[Data segment — start]
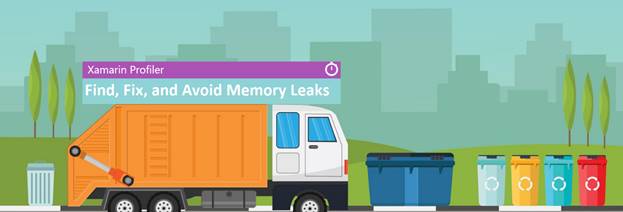 Prevent Memory Leak And Profiling In Xamarin Applications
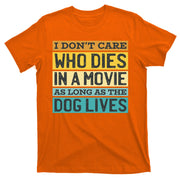 Don't Care Who Dies In A Movie As Long As The Dog Lives T-Shirt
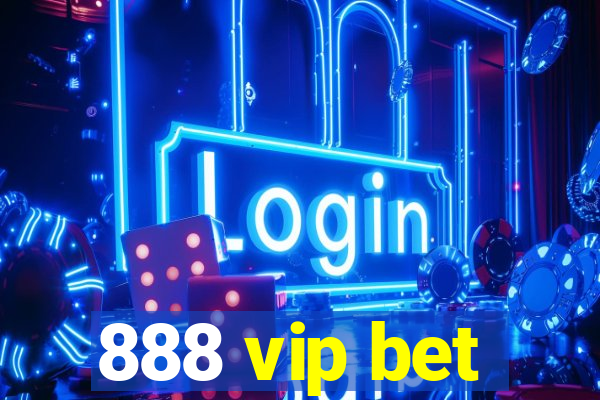 888 vip bet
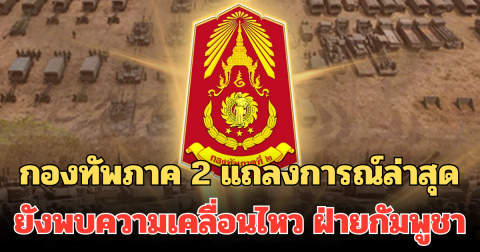 กองทัพภาค 2 แถลงการณ์ล่าสุด ยังพบความเคลื่อนไหว ฝ่ายกัมพูชา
[Data segment — finish]
| Exercise description |
Copy each line of the listing exactly, skipping any picture.

| Result |
 Prevent Memory Leak And Profiling In Xamarin Applications
 Don't Care Who Dies In A Movie As Long As The Dog Lives T-Shirt
 888 vip bet
 กองทัพภาค 2 แถลงการณ์ล่าสุด ยังพบความเคลื่อนไหว ฝ่ายกัมพูชา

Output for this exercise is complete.